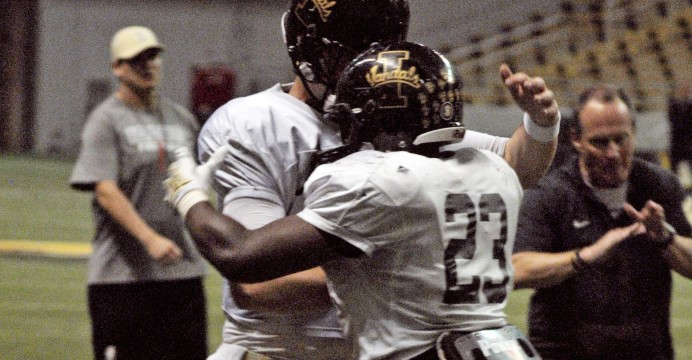 Junior runningback Aaron Duckworth and sophomore quarterback Jake Luton celebrate after a touchdown during the Silver and Gold scrimmage Friday in the Kibbie Dome.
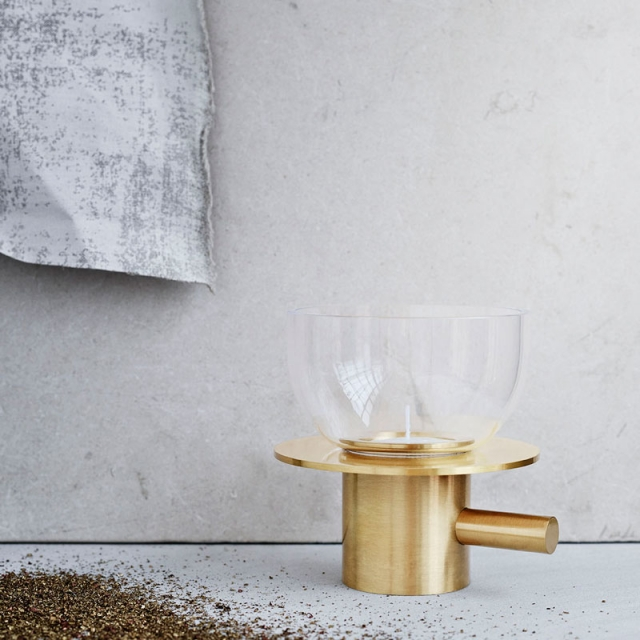 FRITZ HANSEN // Tealight, playful is the best word to describe this candleholder in beautiful massive brass. It has many faces and you can give it the look you are in the mood for.  Materials: Solid brass / glass.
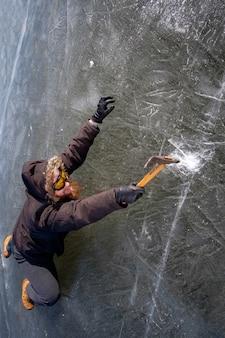 氷の岩の上に氷の斧をそりと保護黄色のメガネでひげを生やした赤毛アルピニスト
----
Leaving the pictures aside, transcribe only the lines from the one containing "FRITZ HANSEN //" to the final line of the listing above, inclusive, exactly as they appear.

§ **RESULT OF THIS EXERCISE**
 FRITZ HANSEN // Tealight, playful is the best word to describe this candleholder in beautiful massive brass. It has many faces and you can give it the look you are in the mood for.  Materials: Solid brass / glass.
 氷の岩の上に氷の斧をそりと保護黄色のメガネでひげを生やした赤毛アルピニスト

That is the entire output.